Thanks for all the replies, too many to answer individually.  The ants are not crawling up and down the plant, so I am not going to worry too much about them.  She looks healthy except she took a real pounding from a rain storm last night.  I worry about that hard rain destroying trichomes, but I'm about to post a new thread about that.

Grandpa used cinnamon huh.  Probably works better than high tech stuff, with no toxic runoff.

Grits are just ground up dried corn kernels, and nothing else.  Add salt, cook in boiling water until they are done.  They're NOT mush.  Oatmeal is MUSH in a major way.  Compared to that ****, you have to chew grits.  Add butter, salt and pepper, and they'll cure what ails you... unless you're an ant!


----------



## Kupunakane (Oct 10, 2008)

Yo Hick Monster,
   Holding those tiny little legs,  LOL I just know I'm gonna have a heart attack laughing over your jokes. Sick as they are, they seem to strike my funny bone in just the right way, and I end up laughing so hard my Lady has asked several times, "Are you OK"?   But I can never answer right away cause I'm laughing so hard. Thanks !!!!
2007 Pics 042.gif

smoke in peace
kingkahuuna


----------



## Hick (Oct 10, 2008)

') kingK'.. I'm only glad that "somebody" appreciates my humor.  I'm sure there are peep's that have simply shook their heads at some of my daft comments. I get it all the time in real life  
 And yea, Slrtibart.. grits are a little courser than "mush" I 'spose..


----------



## Slartibartfast (Oct 10, 2008)

Hick said:
			
		

> ') kingK'.. I'm only glad that "somebody" appreciates my humor.  I'm sure there are peep's that have simply shook their heads at some of my daft comments. I get it all the time in real life
> And yea, Slrtibart.. grits are a little courser than "mush" I 'spose..



Yeah, no prob, Hick, I just got a little carried away with that mush rant back there.  If you're a Hick, I'm definitely a Grit.


----------



## TURKEYNECK (Oct 10, 2008)

Hick said:
			
		

> ') kingK'.. I'm only glad that "somebody" appreciates my humor. I'm sure there are peep's that have simply shook their heads at some of my daft comments. I get it all the time in real life
> And yea, Slrtibart.. grits are a little courser than "mush" I 'spose..

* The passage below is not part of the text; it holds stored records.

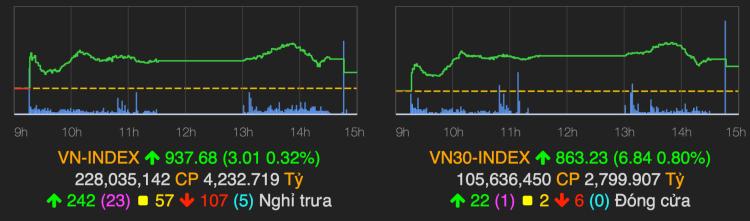 VN-Index tăng phiên thứ hai liên tiếp. Ảnh: VNDirect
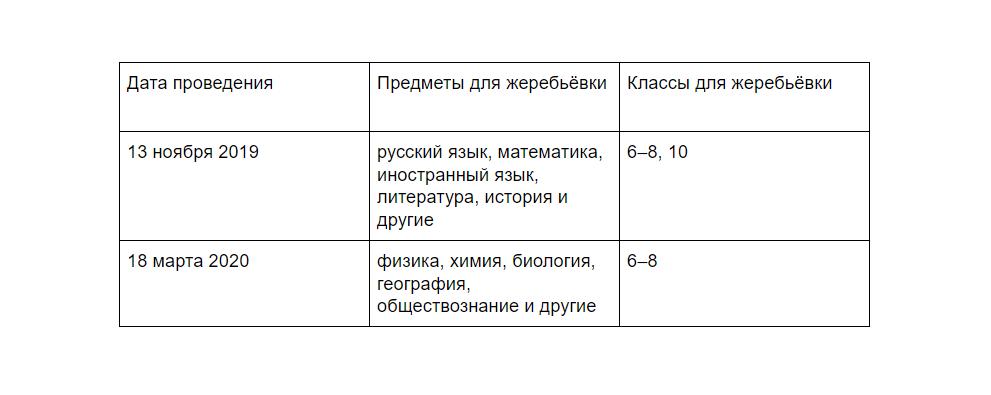Диагностика Центра качества образования Москвы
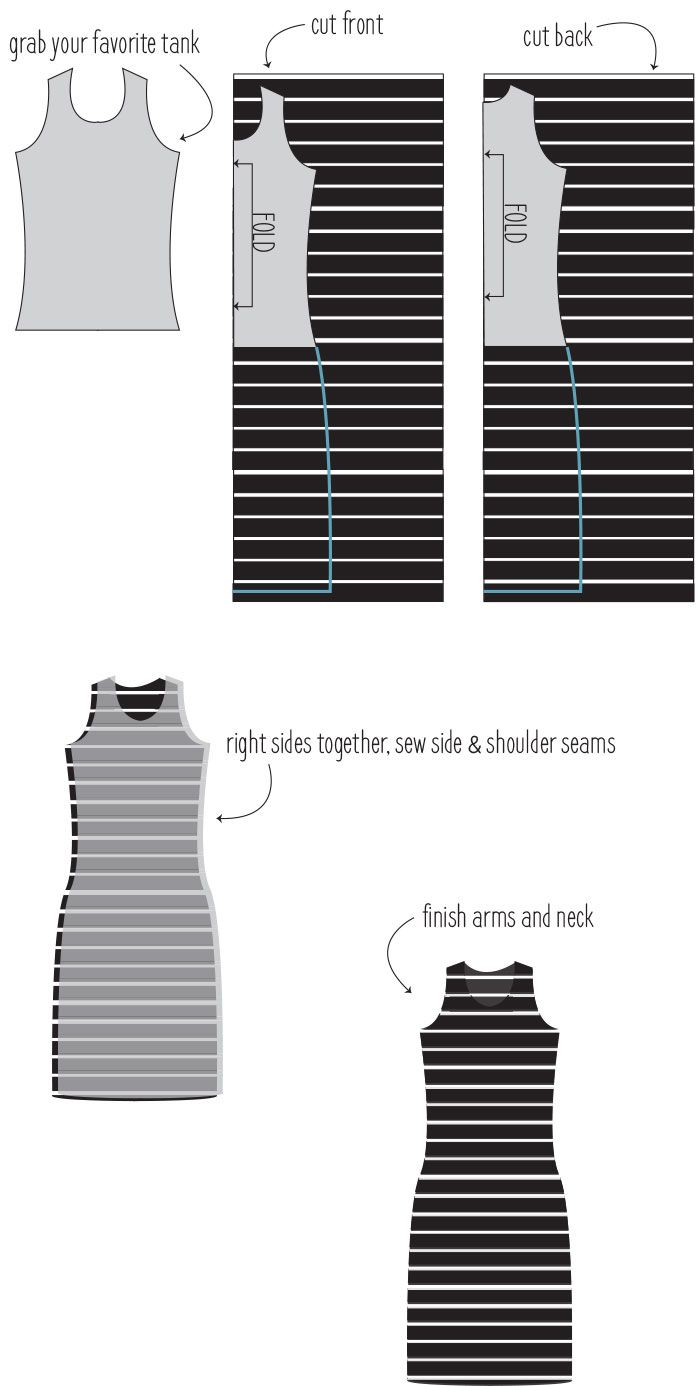 Striped Dress Tutorial :: Dandelion Drift   DIY Reciclate ...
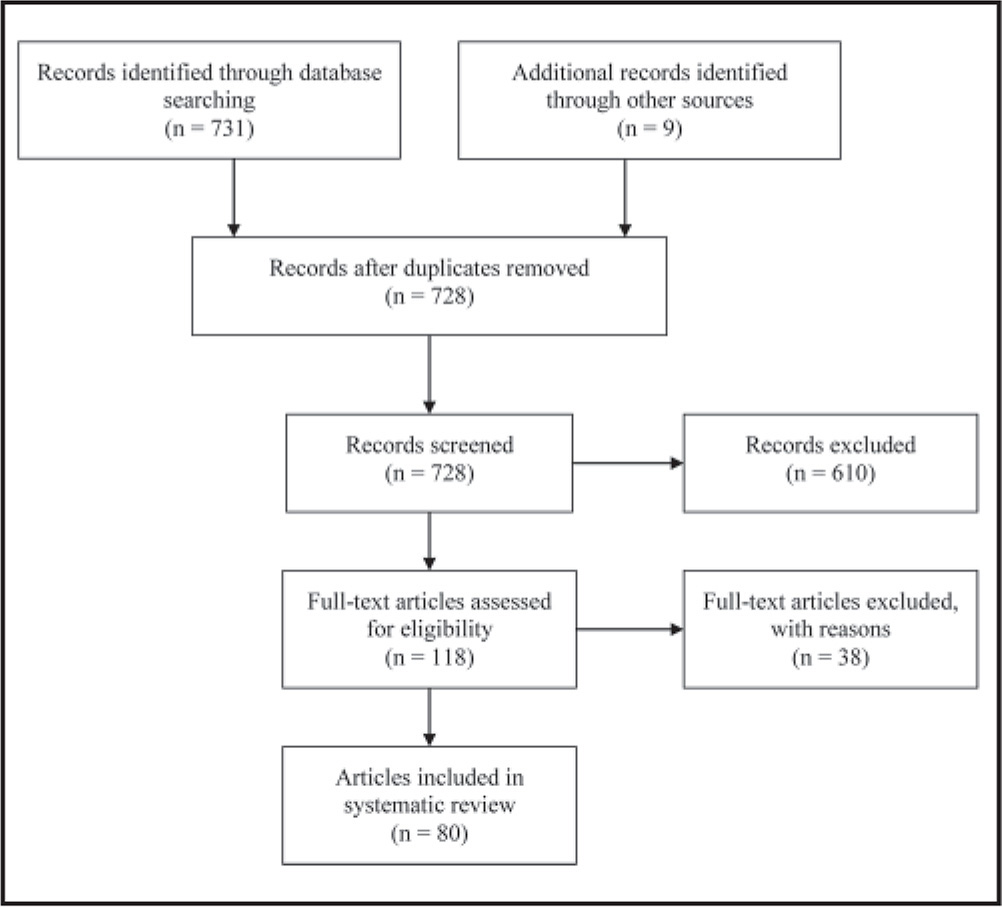Studies identified and included in the literature review.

I get ya Hick ..Grits are only mushy if ya dont have enough CHEESE in 'em!:hubba:


----------



## 4u2sm0ke (Oct 10, 2008)

Hey guys and gals...when i first signed in here it was *KING* up there that told me to bring plenty of the haha..and hanging out and getting to know people threw this silly box  and their humor is what brings me back to threads..and *Hick* has some good post that still make me pee my pants..heck just the other day while while stopping in the office I over heard a Fella saying he was thinking about getting his wife a stun gun...first thing i thaught of was *Hick* Last Christmas i think it was that he tried it on him self to test it...im laughing now...but as I walked by i suggested him not to test it on himself...Thanks Hick and KING  you both make me laugh..at the right times..

Take care and be safe


----------



## WhiteWidower (Oct 11, 2008)

flaboy420 said:
			
		

> another way we folks down in the south kill ants and have seen and herd many down here use it, Is to take a handful of grits yes i know u northern people are like what the hell is a grit but yes take some grits spread aorudn the ant pile or along there trail they will then take it back eat it and blow up lol. jm2cents grits expand when water hits them so when digested they blow up funny thing to watch


 
Are you serious?  They actually explode?  like the rumor about seagulls?  Or do they just die?


----------



## Waspfire (Oct 11, 2008)

WhiteWidower said:
			
		

> Are you serious? They actually explode? like the rumor about seagulls? Or do they just die?


 
not like a  bomb or anyhting u will see the ant go from its normal size to bloated and dead lol blew up the inside i guess lol .From what i take like us ants bodys are made of water to so when they digest the grit the grit expands and poof there dead lol.i recently played aroudn wiht the cinnamon trick and put a big perimeter aroudn my pant out side havent seen Ant insaide the cinnamon circle yet lol would of never thunk about cinnamon being used for ants


----------



## WhiteWidower (Oct 11, 2008)

How quickly do they start getting bloated?


----------



## SmokinMom (Oct 11, 2008)

Damn now I am craving grits and I don't have any in the pantry.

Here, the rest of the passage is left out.